■ **EXTRACT TO READ**

Segment Open

Sociology Index

Ferdinand de Saussure

Ferdinand de Saussure was a Swiss linguist, semiotician and philosopher. His ideas laid a foundation for many significant developments in both linguistics and semiotics in the 20th century. Ferdinand de Saussure is widely considered one of the founders of 20th-century linguistics, and one of two major founders (together with Charles Sanders Peirce) of semiotics, or semiology. One of his translators, Roy Harris, summarized Saussure's contribution to linguistics and the study of "the whole range of human sciences. It is particularly marked in linguistics, philosophy, psychology, sociology and anthropology."

Although they have undergone extension and critique over time, the dimensions of organization introduced by Saussure continue to inform contemporary approaches to the phenomenon of language. Ruqaiya Hasan argued that "the impact of Saussure’s theory of the linguistic sign has been such that modern linguists and their theories have since been positioned by reference to him: they are known as pre-Saussurean, Saussurean, anti-Saussurean, post-Saussurean, or non-Saussure".

Segment Closed

■ **EXERCISE AIM**
Pick up the passage on Ferdinand de Saussure after its last sentence and continue it.

(Saved data entries)

Segment Open

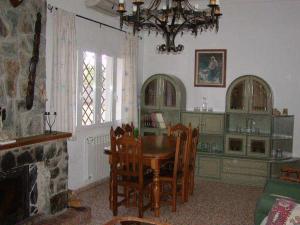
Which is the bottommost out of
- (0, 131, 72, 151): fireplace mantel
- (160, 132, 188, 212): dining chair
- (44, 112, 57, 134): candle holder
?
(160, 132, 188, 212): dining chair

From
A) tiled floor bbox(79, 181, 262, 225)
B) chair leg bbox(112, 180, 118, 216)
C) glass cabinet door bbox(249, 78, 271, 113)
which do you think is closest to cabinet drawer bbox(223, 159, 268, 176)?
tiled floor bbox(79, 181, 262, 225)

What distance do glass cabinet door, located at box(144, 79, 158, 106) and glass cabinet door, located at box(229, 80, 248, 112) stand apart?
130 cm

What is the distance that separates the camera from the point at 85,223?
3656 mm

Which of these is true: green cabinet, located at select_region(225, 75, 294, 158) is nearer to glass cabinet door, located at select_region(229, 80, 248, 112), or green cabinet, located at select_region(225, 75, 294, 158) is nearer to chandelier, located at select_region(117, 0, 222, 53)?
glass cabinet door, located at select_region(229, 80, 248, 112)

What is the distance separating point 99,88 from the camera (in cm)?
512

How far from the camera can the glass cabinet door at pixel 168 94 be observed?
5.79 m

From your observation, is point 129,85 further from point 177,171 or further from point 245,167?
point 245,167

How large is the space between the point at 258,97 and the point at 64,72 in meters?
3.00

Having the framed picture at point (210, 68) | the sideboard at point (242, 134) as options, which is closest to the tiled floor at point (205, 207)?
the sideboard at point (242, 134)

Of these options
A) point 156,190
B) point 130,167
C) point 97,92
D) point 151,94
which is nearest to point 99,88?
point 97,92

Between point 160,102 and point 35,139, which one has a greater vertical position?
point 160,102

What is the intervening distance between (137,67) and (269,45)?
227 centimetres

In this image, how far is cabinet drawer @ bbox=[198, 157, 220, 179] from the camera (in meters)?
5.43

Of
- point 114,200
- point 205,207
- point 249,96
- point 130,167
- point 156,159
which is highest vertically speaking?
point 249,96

Segment Closed

■ **ANSWER FOR THIS EXERCISE**
Saussure had a major impact on the development of linguistic theory in the first half of the 20th century with his notions becoming incorporated in the central tenets of structural linguistics. His main contribution to structuralism was his theory of a two-tiered reality about language. The first is the langue, the abstract and invisible layer, while the second, the parole, refers to the actual speech that we hear in real life. This framework was later adopted by Claude Levi-Strauss, who used the two-tiered model to determine the reality of myths. His idea was that all myths have an underlying pattern, which form the structure that makes them myths. These established the structuralist framework to literary criticism.

Saussure's most influential work, Course in General Linguistics (Cours de linguistique générale), was published posthumously in 1916 by former students Charles Bally and Albert Sechehaye, on the basis of notes taken from Saussure's lectures in Geneva. The Course became one of the seminal linguistics works of the 20th century not primarily for the content but for the innovative approach that Saussure applied in discussing linguistic phenomena. "Language is a system of signs that expresses ideas". A science that studies the life of signs within society and is a part of social and general psychology. Saussure believed that semiotics is concerned with everything that can be taken as a sign, and he called it semiology.